Your answer must be the full listing, reproduced exactly, minus any pictures.
[[ STORED DATA open ]]
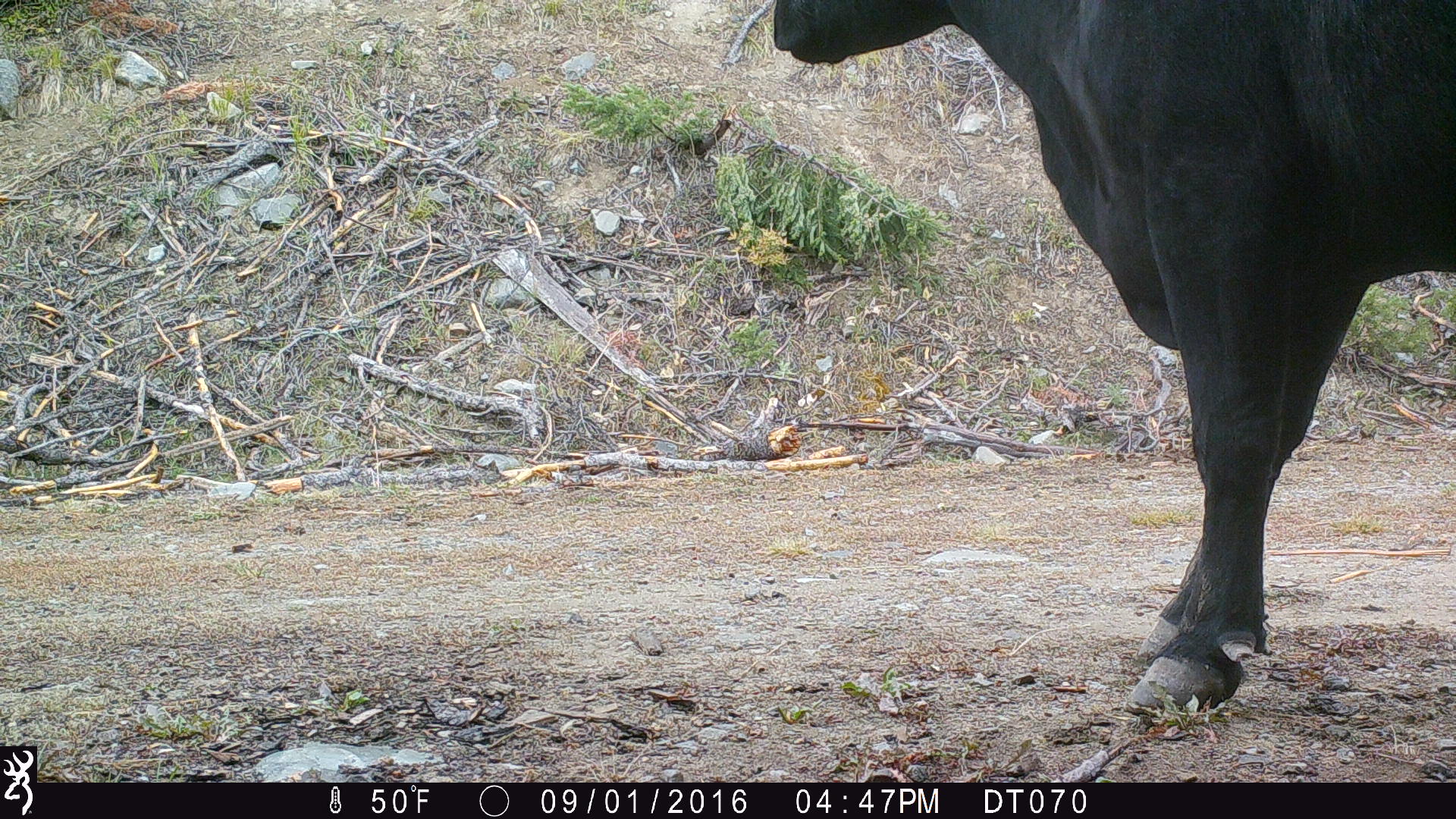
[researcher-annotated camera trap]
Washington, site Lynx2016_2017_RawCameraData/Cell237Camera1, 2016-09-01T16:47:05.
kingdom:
[[ STORED DATA closed ]]
* [SOLUTION TO THE EXERCISE]
[researcher-annotated camera trap]
Washington, site Lynx2016_2017_RawCameraData/Cell237Camera1, 2016-09-01T16:47:05.
kingdom:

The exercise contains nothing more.